State how many rows below contain the string "depicted", matching case exactly, and give only that number.

─── Exercise inputs

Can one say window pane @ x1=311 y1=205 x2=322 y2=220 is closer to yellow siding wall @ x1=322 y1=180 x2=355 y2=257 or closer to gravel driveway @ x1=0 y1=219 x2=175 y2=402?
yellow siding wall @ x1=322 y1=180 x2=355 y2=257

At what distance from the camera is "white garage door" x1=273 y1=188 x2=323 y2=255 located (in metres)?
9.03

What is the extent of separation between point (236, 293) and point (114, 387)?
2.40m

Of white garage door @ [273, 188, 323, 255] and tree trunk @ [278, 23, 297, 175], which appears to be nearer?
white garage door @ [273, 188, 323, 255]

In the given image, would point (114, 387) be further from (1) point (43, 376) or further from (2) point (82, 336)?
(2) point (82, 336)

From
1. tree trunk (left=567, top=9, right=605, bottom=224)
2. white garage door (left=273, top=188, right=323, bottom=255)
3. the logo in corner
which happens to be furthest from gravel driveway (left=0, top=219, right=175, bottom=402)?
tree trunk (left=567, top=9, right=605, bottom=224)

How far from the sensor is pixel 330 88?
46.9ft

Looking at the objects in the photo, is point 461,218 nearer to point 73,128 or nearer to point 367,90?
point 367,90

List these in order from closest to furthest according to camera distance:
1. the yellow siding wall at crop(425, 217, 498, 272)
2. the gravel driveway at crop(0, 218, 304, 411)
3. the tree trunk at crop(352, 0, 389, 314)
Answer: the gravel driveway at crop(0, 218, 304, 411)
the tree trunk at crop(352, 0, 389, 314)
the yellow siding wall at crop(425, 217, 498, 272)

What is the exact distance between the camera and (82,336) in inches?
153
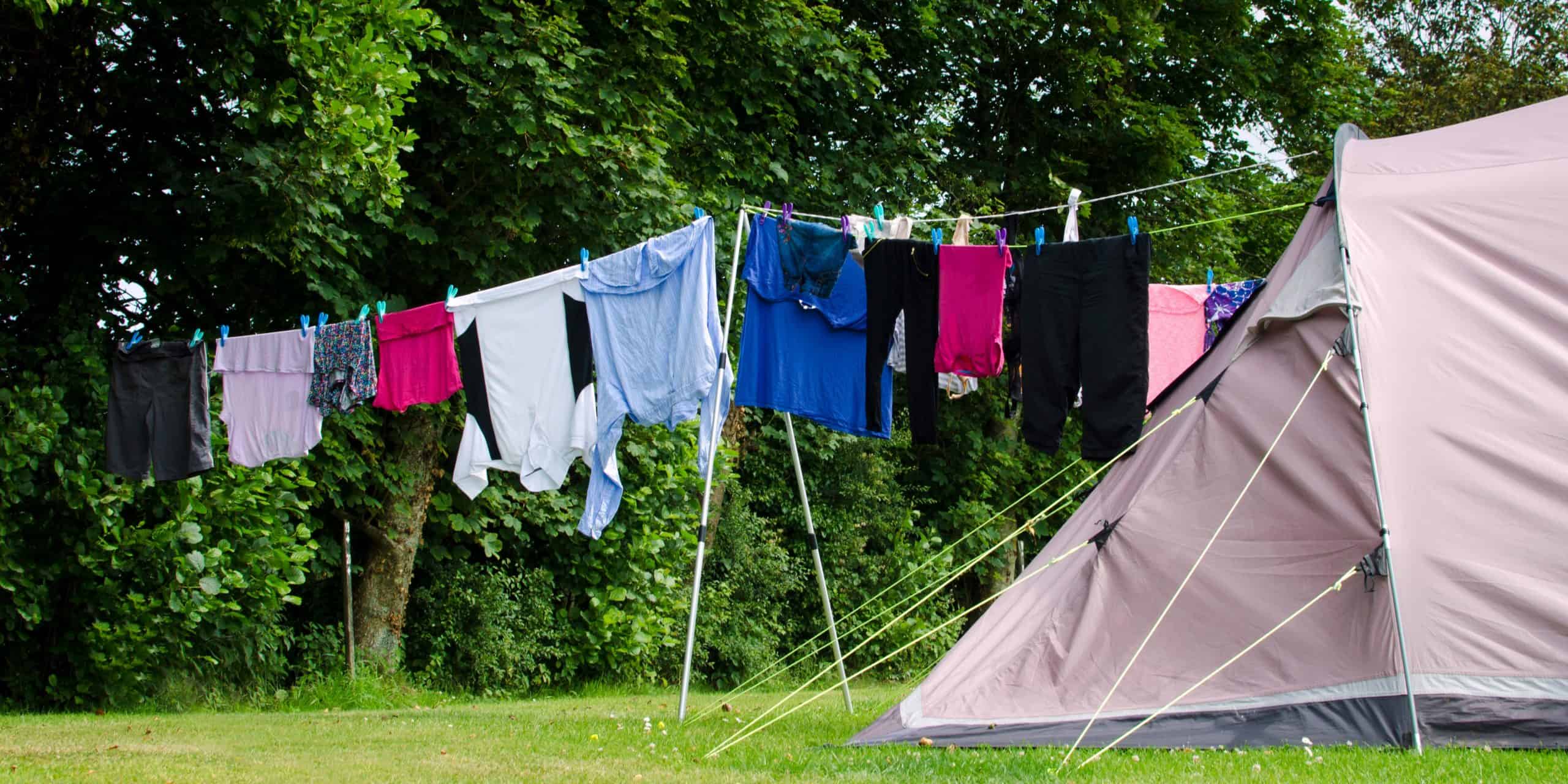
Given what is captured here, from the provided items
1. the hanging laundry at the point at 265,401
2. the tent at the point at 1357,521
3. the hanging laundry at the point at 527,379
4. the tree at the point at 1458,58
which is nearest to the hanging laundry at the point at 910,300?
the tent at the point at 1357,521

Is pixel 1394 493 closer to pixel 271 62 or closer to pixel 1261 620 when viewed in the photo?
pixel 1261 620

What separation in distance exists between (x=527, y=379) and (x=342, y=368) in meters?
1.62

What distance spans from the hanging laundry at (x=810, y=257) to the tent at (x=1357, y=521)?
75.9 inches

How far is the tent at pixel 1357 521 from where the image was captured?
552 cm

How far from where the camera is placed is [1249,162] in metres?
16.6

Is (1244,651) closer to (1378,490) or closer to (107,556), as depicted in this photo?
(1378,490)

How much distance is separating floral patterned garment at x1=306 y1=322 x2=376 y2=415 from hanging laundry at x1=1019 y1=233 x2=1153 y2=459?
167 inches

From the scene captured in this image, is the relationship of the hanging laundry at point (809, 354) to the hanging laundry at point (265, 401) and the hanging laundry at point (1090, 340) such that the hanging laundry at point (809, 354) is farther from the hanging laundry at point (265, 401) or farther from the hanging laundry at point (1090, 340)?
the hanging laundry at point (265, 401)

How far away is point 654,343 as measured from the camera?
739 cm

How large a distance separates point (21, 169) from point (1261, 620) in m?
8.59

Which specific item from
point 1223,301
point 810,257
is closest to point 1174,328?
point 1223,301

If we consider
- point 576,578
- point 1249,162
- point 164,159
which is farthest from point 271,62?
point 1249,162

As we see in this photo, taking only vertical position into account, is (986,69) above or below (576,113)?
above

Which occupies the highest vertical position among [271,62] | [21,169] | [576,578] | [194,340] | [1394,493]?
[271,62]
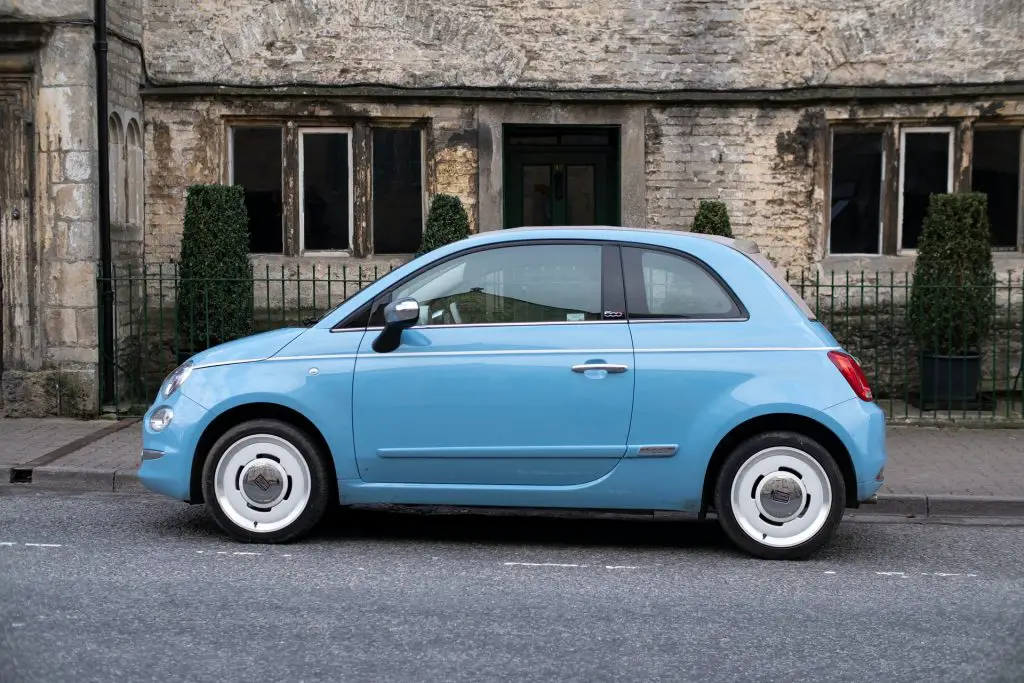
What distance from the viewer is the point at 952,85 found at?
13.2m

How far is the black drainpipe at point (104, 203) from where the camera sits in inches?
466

──────
─── Exercise inputs

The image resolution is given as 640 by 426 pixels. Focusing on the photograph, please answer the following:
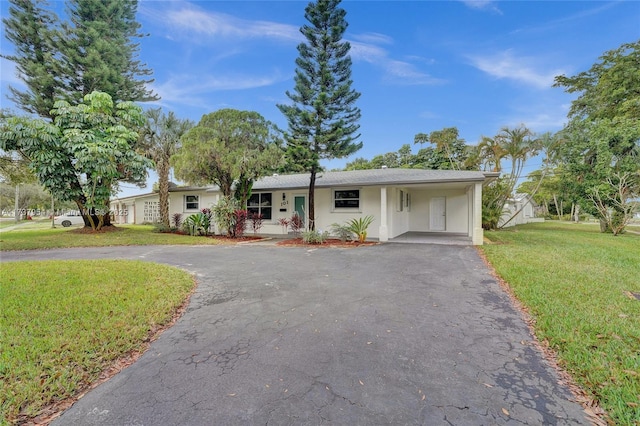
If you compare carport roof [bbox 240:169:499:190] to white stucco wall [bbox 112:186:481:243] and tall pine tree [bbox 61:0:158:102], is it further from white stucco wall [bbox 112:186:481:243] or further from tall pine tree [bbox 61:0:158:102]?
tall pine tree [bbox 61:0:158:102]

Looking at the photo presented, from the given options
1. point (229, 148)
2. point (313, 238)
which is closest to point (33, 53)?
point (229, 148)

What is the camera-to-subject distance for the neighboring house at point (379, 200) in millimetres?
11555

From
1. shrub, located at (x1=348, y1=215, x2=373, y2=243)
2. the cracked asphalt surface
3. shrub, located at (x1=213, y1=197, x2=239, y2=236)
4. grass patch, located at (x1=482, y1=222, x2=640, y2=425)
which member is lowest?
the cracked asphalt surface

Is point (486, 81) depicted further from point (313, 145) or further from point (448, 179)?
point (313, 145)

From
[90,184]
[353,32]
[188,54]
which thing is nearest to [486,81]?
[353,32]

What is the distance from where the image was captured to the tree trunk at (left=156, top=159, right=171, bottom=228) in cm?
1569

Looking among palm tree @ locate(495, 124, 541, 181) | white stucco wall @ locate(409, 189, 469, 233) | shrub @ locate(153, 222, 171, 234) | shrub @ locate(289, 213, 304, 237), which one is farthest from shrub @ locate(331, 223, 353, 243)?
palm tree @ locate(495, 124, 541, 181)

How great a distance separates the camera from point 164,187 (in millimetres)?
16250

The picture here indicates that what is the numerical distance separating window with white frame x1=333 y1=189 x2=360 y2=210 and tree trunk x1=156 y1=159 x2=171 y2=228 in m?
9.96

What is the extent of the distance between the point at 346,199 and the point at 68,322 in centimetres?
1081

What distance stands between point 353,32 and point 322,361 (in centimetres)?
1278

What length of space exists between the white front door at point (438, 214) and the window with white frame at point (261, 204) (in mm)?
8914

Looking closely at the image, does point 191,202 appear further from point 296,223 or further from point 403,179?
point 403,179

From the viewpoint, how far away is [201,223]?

──────

**The solution**
2